A little earlier, a system of seven Earth-like planets around a star became famous. TRAPPIST-1. They are labeled "b" through "h" in order of distance from the host star. The analyzes conducted by scientists and published in the January issue of Nature Astronomy suggest that due to moderate surface temperatures, moderate tidal heating, and a sufficiently low radiation flux that does not lead to a greenhouse effect, the best candidates for habitable planets are " e” objects and “e”. It is possible that the first covers the entire water ocean.

Thus, discovering the conditions conducive to life seems already within our reach. Remote detection of life itself, which is still relatively simple and does not emit electromagnetic waves, is a completely different story. However, scientists at the University of Washington have proposed a new method that complements the long-proposed search for large numbers. oxygen in the planet's atmosphere. The good thing about the oxygen idea is that it's hard to produce large amounts of oxygen without life, but it's unknown if all life produces oxygen.

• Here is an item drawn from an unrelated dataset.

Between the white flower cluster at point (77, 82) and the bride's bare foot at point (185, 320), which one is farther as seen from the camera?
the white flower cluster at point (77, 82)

“The biochemistry of oxygen production is complex and can be rare,” explains Joshua Crissansen-Totton of the University of Washington in the journal Science Advances. Analyzing the history of life on Earth, it was possible to identify a mixture of gases, the presence of which indicates the existence of life in the same way as oxygen. Speaking of mixture of methane and carbon dioxide, without carbon monoxide. Why no last one? The fact is that the carbon atoms in both molecules represent different degrees of oxidation. It is very difficult to obtain appropriate levels of oxidation by non-biological processes without the concomitant formation of reaction-mediated carbon monoxide. If, for example, a source of methane and CO₂ there are volcanoes in the atmosphere, they will inevitably be accompanied by carbon monoxide. Moreover, this gas is quickly and easily absorbed by microorganisms. Since it is present in the atmosphere, the existence of life should rather be ruled out.

For 2019, NASA plans to launch James Webb Space Telescopewhich will be able to more accurately study the atmospheres of these planets for the presence of heavier gases such as carbon dioxide, methane, water and oxygen.

The first exoplanet was discovered in the 90s. Since then, we have already confirmed almost 4. exoplanets in about 2800 systems, including about twenty that appear to be potentially habitable. By developing better instruments for observing these worlds, we will be able to make more informed guesses about the conditions there. And what will come of it remains to be seen.